Sono passati anni e tanti, tantissimi cinguettii, da quando su Twitter apparvero le prime parole precedute da quello strano simbolo, il cancelletto: #. Se prima dell’avvento e dell’affermazione dei social network la maggior parte delle persone lo conoscevano esclusivamente per la sua presenza sulle tastiere di telefoni e cellulari, col tempo è diventato un elemento onnipresente, travalicando addirittura la dimensione digitale.
Oggi l’hashtag è parte integrante della vita e della comunicazione, finendo su pubblicità televisive, cartelloni, giornali. Un nuovo modo di comunicare, o meglio, un codice diventato comune e quindi utilizzatissimo.
La genesi degli hashtag
L’idea iniziale che diede vita agli hashtag era geniale quanto semplice: utilizzarli come elemento in grado di aggregare messaggi su una precisa tematica. Una necessità che ben presto si fece rilevante nelle conversazioni social perché permetteva agli utenti di confrontarsi e interagire su topic precisi di loro interesse.
Un'intuizione che si dimostrò presto una delle principali motivazioni del successo di Twitter rispetto alle altre piattaforme, che non rimasero certo a guardare. Pochi anni e gli hashtag arrivarono infatti anche su altri canali come Google+ e Facebook, dove però il loro utilizzo pratico fatica tutt'oggi a trovare senso. Facebook è forse l'esempio migliore: tra la disabitudine degli utenti (no, non sono gli stessi di Twitter) unita a un motore di ricerca interna con una minor user experience, ne rende l'uso poco performante e strategico sin dall'integrazione.
E infine gli hashtag sbarcarono su Instagram, unico social oltre a Twitter ad avergli dato valore e rilevanza.
Per molti utenti e brand l'hashtag è, come detto, più un vezzo di comunicazione spinto da abitudine e mode. Lo si capisce dai molti post che tempestano i social con una serie di incomprensibili #love #lovemyjob #followme #follow4follow #like4like e così di seguito.
Hashtag: uno strumento fondamentale per la comunicazione digitale
È giunto il momento di dire basta allora?! Solo se desideri sprecare una risorsa tanto rilevante. A far la differenza, come per ogni strumento o tool, è sempre e solo l'utilizzo che se ne fa.

# DOMANDE
1: Ricopia senza modifiche il brano del testo sugli hashtag che comincia con le parole "Hashtag: uno strumento" e si chiude con "che se ne fa.".
2: Rispondi a queste domande sul testo sugli hashtag:
(a) Prima dei social network, dove la maggior parte delle persone vedeva il simbolo #?
(b) Su quali mezzi finisce oggi l'hashtag, oltre a far parte della vita e della comunicazione?
(c) Quale social, oltre a Twitter, ha dato valore e rilevanza agli hashtag?
Le righe qui sotto non servono.

# DATI REGISTRATI
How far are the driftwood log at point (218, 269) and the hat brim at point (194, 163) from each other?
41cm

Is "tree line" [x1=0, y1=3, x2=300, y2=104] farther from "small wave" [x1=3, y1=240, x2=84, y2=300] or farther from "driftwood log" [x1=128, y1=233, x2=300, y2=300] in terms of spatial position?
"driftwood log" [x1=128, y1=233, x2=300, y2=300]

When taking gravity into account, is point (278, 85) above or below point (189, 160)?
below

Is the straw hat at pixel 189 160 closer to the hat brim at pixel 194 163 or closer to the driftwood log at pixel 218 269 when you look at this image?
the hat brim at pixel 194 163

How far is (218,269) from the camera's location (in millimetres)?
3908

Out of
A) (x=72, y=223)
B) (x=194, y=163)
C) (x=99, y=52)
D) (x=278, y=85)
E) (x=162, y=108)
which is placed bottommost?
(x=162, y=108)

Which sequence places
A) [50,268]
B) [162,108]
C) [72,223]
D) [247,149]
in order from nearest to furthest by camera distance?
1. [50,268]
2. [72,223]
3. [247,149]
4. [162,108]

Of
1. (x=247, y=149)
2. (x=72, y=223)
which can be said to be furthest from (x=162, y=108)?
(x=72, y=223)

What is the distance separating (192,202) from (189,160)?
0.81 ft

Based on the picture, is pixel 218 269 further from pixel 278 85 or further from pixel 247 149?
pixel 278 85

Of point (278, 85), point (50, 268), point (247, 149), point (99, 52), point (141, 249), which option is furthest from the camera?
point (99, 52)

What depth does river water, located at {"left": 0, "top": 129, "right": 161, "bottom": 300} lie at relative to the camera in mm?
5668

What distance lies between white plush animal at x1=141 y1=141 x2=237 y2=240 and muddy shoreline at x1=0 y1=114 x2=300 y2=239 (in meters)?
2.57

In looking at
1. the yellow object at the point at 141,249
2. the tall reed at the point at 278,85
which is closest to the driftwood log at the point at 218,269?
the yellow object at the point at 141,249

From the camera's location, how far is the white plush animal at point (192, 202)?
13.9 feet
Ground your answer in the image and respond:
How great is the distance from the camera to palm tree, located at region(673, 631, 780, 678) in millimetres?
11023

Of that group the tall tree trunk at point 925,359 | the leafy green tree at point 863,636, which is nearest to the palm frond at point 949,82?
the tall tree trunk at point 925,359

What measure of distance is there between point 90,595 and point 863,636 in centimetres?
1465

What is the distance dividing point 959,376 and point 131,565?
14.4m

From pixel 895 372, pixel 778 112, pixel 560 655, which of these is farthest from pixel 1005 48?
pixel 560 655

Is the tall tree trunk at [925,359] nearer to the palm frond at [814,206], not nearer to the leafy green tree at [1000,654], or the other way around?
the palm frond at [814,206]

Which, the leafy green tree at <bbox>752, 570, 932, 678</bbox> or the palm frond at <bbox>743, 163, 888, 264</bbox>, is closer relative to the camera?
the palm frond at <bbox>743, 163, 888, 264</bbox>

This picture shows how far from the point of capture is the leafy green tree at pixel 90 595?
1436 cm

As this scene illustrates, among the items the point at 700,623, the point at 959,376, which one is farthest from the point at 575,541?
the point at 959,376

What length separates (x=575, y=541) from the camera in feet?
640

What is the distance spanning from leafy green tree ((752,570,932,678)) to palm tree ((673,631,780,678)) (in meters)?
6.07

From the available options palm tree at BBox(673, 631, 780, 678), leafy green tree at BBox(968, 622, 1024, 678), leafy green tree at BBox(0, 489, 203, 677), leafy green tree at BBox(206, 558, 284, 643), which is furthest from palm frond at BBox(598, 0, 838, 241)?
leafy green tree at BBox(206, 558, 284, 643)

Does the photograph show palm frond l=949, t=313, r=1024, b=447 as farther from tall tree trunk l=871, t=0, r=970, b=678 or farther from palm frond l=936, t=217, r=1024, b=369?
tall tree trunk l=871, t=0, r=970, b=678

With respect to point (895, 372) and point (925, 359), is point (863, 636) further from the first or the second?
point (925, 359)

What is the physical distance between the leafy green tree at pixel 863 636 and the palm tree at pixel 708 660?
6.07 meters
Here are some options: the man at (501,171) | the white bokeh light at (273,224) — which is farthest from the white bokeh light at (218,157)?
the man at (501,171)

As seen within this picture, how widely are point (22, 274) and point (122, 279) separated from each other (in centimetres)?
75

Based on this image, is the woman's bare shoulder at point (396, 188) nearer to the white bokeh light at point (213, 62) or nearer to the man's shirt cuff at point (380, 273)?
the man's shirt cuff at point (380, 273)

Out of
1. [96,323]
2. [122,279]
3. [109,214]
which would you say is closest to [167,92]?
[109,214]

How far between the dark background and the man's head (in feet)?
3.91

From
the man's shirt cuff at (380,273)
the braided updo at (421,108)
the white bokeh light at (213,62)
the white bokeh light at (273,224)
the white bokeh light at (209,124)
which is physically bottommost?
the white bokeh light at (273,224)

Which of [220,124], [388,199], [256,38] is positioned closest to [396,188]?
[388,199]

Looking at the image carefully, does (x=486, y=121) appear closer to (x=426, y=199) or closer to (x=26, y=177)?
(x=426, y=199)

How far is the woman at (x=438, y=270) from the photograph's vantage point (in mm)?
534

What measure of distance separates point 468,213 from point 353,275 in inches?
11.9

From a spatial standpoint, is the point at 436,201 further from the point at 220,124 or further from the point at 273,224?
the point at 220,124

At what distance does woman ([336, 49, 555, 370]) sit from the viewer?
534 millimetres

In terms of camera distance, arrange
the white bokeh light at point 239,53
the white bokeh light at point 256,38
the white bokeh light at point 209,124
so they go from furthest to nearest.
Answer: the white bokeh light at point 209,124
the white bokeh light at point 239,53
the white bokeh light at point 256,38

# SOLUZIONI
1:
Hashtag: uno strumento fondamentale per la comunicazione digitale
È giunto il momento di dire basta allora?! Solo se desideri sprecare una risorsa tanto rilevante. A far la differenza, come per ogni strumento o tool, è sempre e solo l'utilizzo che se ne fa.

2:
(a) Sulle tastiere di telefoni e cellulari.
(b) Su pubblicità televisive, cartelloni e giornali.
(c) Instagram.